Wildfires can have a devastating impact on the environment, but in some parts of the globe they are a fact of life, one that some species have been found to adapt to by changing their coloration in a phenomenon known as fire melanism.
The coloration that best serves an animal depends on its environment. When that environment is luscious and green or covered in brown soil, logs, and leaves, you can imagine that hues of greeny-brown come in handy, but turn that same environment to soot and you’ll suddenly be quite conspicuous.
Research has demonstrated how some species “rapidly evolve” in response to the sudden change in surroundings caused by wildfires.
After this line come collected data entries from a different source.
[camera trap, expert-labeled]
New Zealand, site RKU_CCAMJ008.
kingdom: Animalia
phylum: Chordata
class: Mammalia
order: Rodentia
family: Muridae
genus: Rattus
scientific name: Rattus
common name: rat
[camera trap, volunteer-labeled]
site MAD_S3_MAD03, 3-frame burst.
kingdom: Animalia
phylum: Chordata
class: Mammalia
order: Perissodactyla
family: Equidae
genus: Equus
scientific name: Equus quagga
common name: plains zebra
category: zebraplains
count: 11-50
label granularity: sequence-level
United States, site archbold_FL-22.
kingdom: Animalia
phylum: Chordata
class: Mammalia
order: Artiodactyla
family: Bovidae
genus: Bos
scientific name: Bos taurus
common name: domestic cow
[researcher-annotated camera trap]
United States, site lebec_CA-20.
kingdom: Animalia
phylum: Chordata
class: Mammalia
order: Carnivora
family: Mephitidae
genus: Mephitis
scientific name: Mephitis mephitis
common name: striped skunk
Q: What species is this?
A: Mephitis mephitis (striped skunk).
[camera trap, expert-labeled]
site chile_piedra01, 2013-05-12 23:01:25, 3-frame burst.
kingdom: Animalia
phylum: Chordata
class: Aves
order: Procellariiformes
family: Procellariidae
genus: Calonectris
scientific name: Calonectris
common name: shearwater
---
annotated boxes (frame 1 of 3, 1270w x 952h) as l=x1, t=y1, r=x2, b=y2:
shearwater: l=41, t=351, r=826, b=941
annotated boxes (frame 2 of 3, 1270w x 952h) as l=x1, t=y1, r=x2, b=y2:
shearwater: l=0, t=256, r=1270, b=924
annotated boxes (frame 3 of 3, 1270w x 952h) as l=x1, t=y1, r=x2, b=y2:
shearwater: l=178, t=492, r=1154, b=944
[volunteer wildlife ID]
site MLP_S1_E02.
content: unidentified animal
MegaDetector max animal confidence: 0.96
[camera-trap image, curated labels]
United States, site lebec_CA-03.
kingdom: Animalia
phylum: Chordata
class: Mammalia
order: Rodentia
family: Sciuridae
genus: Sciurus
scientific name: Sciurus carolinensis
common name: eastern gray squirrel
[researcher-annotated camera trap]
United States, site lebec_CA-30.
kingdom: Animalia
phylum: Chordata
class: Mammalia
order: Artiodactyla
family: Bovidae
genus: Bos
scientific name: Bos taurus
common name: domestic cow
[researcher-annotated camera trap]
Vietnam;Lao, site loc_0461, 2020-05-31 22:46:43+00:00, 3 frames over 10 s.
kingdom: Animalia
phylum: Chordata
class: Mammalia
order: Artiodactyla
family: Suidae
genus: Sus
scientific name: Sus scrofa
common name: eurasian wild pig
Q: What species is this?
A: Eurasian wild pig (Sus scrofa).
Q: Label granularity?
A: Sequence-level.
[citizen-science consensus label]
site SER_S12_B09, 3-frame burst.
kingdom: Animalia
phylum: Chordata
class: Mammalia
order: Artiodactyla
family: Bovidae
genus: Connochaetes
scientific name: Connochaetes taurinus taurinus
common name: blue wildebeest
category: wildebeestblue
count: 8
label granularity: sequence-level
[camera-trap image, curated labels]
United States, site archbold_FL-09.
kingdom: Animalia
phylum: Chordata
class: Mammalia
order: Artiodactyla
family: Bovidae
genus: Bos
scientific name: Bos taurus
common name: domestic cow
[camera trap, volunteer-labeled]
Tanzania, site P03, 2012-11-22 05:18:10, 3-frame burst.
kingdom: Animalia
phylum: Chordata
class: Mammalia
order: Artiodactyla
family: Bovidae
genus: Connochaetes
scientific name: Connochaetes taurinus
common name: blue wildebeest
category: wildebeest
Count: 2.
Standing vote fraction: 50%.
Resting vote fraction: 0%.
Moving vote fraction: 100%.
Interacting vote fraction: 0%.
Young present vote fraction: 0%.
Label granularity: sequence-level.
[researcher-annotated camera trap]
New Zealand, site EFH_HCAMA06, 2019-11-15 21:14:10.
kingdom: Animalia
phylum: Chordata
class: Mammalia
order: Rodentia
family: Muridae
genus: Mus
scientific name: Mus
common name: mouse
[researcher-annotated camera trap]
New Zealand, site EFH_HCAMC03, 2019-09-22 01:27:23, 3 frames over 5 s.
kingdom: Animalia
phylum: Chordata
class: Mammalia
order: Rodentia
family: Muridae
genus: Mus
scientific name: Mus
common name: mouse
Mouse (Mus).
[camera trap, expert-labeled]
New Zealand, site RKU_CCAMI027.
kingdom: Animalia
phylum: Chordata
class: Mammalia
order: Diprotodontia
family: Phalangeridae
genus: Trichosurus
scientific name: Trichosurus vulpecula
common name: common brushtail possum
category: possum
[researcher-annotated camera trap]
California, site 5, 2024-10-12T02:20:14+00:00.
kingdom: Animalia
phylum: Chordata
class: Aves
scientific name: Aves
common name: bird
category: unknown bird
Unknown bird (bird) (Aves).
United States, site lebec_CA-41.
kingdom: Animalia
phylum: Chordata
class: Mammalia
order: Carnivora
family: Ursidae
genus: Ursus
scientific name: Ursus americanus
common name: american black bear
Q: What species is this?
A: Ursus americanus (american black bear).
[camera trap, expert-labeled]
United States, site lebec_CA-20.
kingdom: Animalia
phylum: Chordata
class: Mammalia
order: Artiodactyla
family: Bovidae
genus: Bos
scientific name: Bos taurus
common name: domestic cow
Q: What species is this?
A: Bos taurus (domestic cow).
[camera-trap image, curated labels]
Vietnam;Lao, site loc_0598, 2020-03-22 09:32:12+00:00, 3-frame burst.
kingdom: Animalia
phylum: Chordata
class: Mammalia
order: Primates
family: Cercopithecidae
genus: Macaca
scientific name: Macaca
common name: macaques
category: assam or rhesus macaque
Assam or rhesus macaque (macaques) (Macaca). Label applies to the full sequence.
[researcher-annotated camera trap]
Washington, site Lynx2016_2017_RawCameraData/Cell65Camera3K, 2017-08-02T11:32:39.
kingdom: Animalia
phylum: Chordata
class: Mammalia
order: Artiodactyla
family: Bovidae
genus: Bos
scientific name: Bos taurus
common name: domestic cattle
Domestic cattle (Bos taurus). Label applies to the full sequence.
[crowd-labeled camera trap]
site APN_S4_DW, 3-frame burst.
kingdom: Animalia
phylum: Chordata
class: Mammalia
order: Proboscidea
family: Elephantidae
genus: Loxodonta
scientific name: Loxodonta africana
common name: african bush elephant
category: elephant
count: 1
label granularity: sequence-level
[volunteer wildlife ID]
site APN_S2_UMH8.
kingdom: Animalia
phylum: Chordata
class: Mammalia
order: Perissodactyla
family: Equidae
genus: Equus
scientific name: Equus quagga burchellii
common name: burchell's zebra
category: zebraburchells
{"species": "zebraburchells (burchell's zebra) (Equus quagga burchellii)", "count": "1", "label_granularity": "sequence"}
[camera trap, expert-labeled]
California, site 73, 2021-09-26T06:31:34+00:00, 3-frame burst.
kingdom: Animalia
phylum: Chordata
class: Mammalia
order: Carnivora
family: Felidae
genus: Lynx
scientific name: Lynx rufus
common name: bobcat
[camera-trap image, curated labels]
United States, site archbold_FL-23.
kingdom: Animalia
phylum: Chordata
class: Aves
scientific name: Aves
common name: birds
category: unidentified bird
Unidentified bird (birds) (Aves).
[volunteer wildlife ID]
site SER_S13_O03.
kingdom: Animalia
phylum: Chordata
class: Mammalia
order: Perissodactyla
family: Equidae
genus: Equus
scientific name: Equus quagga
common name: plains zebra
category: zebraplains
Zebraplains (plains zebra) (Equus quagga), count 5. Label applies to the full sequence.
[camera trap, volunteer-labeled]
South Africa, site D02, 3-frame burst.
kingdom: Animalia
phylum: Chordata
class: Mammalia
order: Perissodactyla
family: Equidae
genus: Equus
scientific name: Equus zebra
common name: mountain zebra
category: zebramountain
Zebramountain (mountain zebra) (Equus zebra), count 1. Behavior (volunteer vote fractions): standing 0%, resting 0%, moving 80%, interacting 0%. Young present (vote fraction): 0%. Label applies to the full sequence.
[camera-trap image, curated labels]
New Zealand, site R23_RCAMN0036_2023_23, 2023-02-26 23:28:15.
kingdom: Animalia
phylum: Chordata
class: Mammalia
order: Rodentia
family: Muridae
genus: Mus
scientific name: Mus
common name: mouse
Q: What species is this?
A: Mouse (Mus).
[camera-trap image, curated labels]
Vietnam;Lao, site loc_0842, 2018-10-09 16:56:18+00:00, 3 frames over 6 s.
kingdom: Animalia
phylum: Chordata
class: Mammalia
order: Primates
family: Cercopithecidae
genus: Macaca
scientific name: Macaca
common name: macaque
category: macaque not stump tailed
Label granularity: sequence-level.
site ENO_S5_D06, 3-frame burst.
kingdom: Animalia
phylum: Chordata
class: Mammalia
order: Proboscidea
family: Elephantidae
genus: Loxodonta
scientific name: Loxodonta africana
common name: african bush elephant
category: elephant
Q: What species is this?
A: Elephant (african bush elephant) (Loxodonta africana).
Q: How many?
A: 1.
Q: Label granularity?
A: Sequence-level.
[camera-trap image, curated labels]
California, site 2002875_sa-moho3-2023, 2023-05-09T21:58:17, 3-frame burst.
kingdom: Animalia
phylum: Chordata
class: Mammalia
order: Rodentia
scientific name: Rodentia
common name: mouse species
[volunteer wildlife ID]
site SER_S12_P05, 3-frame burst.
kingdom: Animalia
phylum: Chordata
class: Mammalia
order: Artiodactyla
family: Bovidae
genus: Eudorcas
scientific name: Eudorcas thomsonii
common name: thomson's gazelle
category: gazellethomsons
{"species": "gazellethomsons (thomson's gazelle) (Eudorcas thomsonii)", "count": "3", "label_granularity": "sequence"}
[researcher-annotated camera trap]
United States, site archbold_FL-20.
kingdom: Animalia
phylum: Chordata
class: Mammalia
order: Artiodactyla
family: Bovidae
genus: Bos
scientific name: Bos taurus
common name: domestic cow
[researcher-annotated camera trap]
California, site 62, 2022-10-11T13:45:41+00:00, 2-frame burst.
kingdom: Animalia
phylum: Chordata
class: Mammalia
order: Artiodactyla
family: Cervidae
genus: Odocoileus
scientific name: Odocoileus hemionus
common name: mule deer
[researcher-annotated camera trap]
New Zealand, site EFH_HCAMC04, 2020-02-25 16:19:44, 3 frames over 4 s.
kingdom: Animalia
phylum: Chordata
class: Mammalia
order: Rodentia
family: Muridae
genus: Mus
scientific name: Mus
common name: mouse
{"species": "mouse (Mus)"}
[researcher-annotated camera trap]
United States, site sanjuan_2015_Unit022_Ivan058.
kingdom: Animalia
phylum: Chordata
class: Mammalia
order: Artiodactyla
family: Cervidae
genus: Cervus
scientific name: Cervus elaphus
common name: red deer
One such animal is the grasshopper, Tetrix subulata, that’s featured in several studies investigating fire melanism.
A 2011 study found that the frequency of melanistic grasshoppers was significantly higher in the first year following a fire, with their frequency in burned areas dropping from 50 percent to 30 percent after four years. The team suggested that a darker coloration may benefit the grasshoppers by improving their camouflage in fire-ravaged areas covered in burned foliage and soot. Gradually, as the ground recovers, that melanism becomes less useful and so drops off.
Can you spot the melanistic grasshoppers?
A second study published in 2012 assessed if that darker coloration really was an advantage when it came to evading predators. They used human participants to act as predators by hunting with their eyes for grasshoppers in photos of different environments. It seemed that evolving darker coloration was worth the effort as they proved much harder for the participants to detect. Their findings, the authors said, “implicate camouflage and predation as important drivers of fire melanism in pygmy grasshoppers.”
Adaptive melanism isn’t just triggered by fires, seen famously in the case of peppered moths during the Industrial Revolution (a phenomenon that’s been named industrial melanism). In Chornobyl, researchers have observed how a group of frogs appeared to quite rapidly turn from green to black, possibly as a protective adaptation against harmful levels of radiation.
The many colorways of squirrels.
This kind of rapid evolution is more common among animals with a faster turnover rate when it comes to producing offspring, but it’s thought fire melanism affects species outside of insects and amphibians too, including mammals. One such case is the eastern fox squirrel; a 2020 study found that melanistic individuals were positively associated with places where fires had burnt the landscape. As you can see in the photograph of their pelts above, the various environments these mammals inhabit has created a sliding scale of coloration.
Melanism can occur at random, too, and there are some very rare and very fancy examples out in nature. One such shiny in the game of Real Pokémon includes an ultra-rare melanistic king penguin recently filmed on South Georgia Island, which might just be one of the rarest penguins in the world.